Single by Montgomery Gentry

from the album You Do Your Thing
- B-side: "If You Ever Stop Loving Me"
- Released: November 15, 2004
- Genre: Country
- Length: 3:28 (single edit) 4:12 (album version)
- Label: Columbia Nashville
- Songwriters: Bob DiPiero, Jeffrey Steele
- Producer: Jeffrey Steele

Montgomery Gentry singles chronology
| "You Do Your Thing" (2004) | "Gone" (2004) | "Something to Be Proud Of" (2005) |

= Gone (Montgomery Gentry song) =

"Gone" is a song written by Bob DiPiero and Jeffrey Steele, and recorded by the American country music duo Montgomery Gentry. It was released in November 2004 as the third single from the duo's album You Do Your Thing, reaching a peak of #3 on the U.S. country charts, #53 on the Billboard Hot 100 and #92 on the Pop 100. The single has also been certified as a digital gold single by the Recording Industry Association of America. This song is used in the Rock Band Country Track Pack.

==Content==
"Gone" is a moderate up-tempo featuring accompaniment from electric guitar and Hammond B-3 organ, with Troy Gentry on lead vocals. In it, the male narrator explains that his lover is gone, using a series of similes like "Gone like a freight train, gone like yesterday".

On Montgomery Gentry's website, Gentry explains that he and Eddie Montgomery (the other half of the duo) "knew it was a hit" because the first time they sang the song live, the audience began singing along.

==Chart performance==
"Gone" debuted at number 45 on the U.S. Billboard Hot Country Singles & Tracks for the week of November 27, 2004. It has sold 521,000 copies in the U.S. as of September 2017.

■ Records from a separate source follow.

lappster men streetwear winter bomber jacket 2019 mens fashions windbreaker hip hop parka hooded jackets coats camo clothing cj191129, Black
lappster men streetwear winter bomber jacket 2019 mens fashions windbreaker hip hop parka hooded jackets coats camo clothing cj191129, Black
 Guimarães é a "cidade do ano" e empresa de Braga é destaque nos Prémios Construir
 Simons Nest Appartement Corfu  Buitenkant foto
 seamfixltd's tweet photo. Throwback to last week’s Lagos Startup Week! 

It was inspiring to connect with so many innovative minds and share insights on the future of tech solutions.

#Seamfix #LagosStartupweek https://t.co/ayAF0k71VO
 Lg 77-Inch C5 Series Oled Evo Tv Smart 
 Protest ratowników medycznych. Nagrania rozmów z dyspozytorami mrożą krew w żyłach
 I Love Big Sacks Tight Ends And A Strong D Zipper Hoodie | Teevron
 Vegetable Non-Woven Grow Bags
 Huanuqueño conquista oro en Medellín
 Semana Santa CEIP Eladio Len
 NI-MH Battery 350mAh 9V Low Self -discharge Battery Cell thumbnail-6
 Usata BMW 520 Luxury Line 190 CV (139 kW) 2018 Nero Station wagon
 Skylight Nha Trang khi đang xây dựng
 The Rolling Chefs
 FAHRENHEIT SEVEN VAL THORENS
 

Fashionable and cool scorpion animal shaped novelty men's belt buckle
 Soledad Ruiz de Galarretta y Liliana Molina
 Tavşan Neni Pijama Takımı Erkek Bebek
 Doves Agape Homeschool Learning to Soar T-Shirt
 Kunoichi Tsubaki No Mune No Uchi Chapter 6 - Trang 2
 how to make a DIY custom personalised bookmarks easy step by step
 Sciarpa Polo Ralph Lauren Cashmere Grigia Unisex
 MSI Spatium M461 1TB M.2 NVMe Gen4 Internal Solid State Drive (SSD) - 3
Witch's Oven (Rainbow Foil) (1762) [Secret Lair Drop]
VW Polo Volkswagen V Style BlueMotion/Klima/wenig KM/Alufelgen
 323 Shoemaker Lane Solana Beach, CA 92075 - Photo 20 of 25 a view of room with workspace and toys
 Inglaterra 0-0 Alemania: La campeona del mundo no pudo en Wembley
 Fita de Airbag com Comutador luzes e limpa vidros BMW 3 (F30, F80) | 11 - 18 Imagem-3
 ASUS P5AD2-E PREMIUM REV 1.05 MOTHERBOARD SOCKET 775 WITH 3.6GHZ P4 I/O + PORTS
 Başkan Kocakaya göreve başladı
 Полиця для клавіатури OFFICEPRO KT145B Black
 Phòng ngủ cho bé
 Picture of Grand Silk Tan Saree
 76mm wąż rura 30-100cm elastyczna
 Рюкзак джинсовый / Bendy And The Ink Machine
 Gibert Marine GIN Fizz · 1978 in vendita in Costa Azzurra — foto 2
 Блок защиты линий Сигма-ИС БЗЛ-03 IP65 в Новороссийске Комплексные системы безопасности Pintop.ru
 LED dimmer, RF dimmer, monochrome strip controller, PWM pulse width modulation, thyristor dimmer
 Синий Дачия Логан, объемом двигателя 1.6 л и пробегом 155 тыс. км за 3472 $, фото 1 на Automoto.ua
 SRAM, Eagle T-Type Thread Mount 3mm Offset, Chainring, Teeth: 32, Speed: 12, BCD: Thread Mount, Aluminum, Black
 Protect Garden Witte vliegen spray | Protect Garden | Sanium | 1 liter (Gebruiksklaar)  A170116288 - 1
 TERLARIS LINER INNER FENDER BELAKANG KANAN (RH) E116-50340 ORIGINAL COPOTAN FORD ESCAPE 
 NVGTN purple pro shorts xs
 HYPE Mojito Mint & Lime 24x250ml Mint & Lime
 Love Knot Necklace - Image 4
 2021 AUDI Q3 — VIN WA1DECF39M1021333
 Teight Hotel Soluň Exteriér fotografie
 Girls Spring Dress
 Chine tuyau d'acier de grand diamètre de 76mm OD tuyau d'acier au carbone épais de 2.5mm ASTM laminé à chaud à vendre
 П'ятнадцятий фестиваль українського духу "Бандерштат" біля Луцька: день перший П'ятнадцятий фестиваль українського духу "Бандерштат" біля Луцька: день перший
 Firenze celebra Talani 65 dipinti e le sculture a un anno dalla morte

| Chart (2004–2005) | Peak position |
|---|---|
| Canada Country (Radio & Records) | 4 |
| US Hot Country Songs (Billboard) | 3 |
| US Billboard Hot 100 | 53 |
| US Billboard Pop 100 | 92 |

===Year-end charts===

| Chart (2005) | Position |
|---|---|
| US Country Songs (Billboard) | 10 |

==Certifications==

| Region | Certification | Certified units/sales |
| United States (RIAA) | Gold | 500,000^{^} |
^{^} Shipments figures based on certification alone.

==Music video==
The video was directed by Ivan Dudynsky. It was filmed during the duo's 2004 tour, and premiered on CMT on February 10, 2005.

==Atlanta Braves==
The Atlanta Braves occasionally use the chorus of this song when one of their players hits a home run at Truist Park.